* GIVEN PROBLEM: Retype every line of the listing below without changes, leaving out the pictures.

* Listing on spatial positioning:
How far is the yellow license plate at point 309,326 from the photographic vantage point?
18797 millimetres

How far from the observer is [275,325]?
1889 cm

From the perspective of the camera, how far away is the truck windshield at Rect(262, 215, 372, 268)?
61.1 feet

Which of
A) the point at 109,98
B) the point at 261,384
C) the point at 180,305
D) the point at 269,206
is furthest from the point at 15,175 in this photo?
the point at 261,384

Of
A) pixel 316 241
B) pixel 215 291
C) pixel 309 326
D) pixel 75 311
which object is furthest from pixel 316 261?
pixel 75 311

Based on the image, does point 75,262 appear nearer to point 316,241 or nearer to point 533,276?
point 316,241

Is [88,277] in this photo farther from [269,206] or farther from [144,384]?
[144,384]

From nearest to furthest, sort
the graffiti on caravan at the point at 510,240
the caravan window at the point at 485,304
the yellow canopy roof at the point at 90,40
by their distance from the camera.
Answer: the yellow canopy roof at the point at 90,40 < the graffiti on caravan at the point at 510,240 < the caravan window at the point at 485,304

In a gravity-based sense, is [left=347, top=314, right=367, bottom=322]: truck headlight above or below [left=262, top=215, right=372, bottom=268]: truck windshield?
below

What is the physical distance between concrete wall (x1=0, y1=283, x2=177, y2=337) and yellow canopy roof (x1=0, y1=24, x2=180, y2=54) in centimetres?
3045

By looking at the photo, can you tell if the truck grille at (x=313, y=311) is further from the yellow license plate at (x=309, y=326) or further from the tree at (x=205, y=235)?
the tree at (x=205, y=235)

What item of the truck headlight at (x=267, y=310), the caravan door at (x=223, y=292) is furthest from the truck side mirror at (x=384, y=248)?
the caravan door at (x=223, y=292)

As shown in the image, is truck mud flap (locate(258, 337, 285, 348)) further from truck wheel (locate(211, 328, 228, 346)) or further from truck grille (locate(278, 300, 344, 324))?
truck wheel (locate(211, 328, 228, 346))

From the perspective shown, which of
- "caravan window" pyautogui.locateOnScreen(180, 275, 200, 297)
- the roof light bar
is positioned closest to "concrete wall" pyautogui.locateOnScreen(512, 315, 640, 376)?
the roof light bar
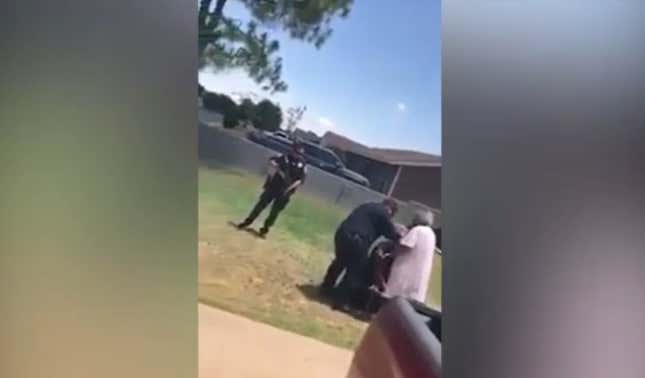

* EXPECTED ANSWER:
How far is the yellow license plate at point 309,326 from the photographic vantage point?
18797 millimetres

How far from the observer is [275,325]?
1889 cm

From the perspective of the camera, how far away is the truck windshield at Rect(262, 215, 372, 268)?
61.1 feet

Which of
A) the point at 109,98
B) the point at 261,384
C) the point at 180,305
D) the point at 269,206
is furthest from the point at 15,175 in this photo?
the point at 261,384

Of
A) pixel 316 241
B) pixel 215 291
C) pixel 309 326
D) pixel 75 311
which object is furthest from pixel 316 261?
pixel 75 311

Based on the image, does point 75,262 appear nearer to point 316,241 or nearer to point 533,276?
point 316,241

Is [88,277] in this photo farther from [269,206] or farther from [144,384]?
[144,384]

From nearest to furthest, sort
the graffiti on caravan at the point at 510,240
the caravan window at the point at 485,304
the yellow canopy roof at the point at 90,40
by their distance from the camera.
Answer: the yellow canopy roof at the point at 90,40 < the graffiti on caravan at the point at 510,240 < the caravan window at the point at 485,304

In a gravity-based sense, is [left=347, top=314, right=367, bottom=322]: truck headlight above or below [left=262, top=215, right=372, bottom=268]: truck windshield?
below

What is the physical distance between concrete wall (x1=0, y1=283, x2=177, y2=337) and yellow canopy roof (x1=0, y1=24, x2=180, y2=54) in centimetres?
3045

By looking at the photo, can you tell if the truck grille at (x=313, y=311) is further from the yellow license plate at (x=309, y=326) or further from the tree at (x=205, y=235)?
the tree at (x=205, y=235)

What item of the truck headlight at (x=267, y=310), the caravan door at (x=223, y=292) is furthest from the truck side mirror at (x=384, y=248)?
the caravan door at (x=223, y=292)

As shown in the image, is truck mud flap (locate(258, 337, 285, 348)) further from truck wheel (locate(211, 328, 228, 346)) or further from truck grille (locate(278, 300, 344, 324))?
truck wheel (locate(211, 328, 228, 346))

From the perspective shown, which of
- "caravan window" pyautogui.locateOnScreen(180, 275, 200, 297)
- the roof light bar
is positioned closest to "concrete wall" pyautogui.locateOnScreen(512, 315, 640, 376)?
the roof light bar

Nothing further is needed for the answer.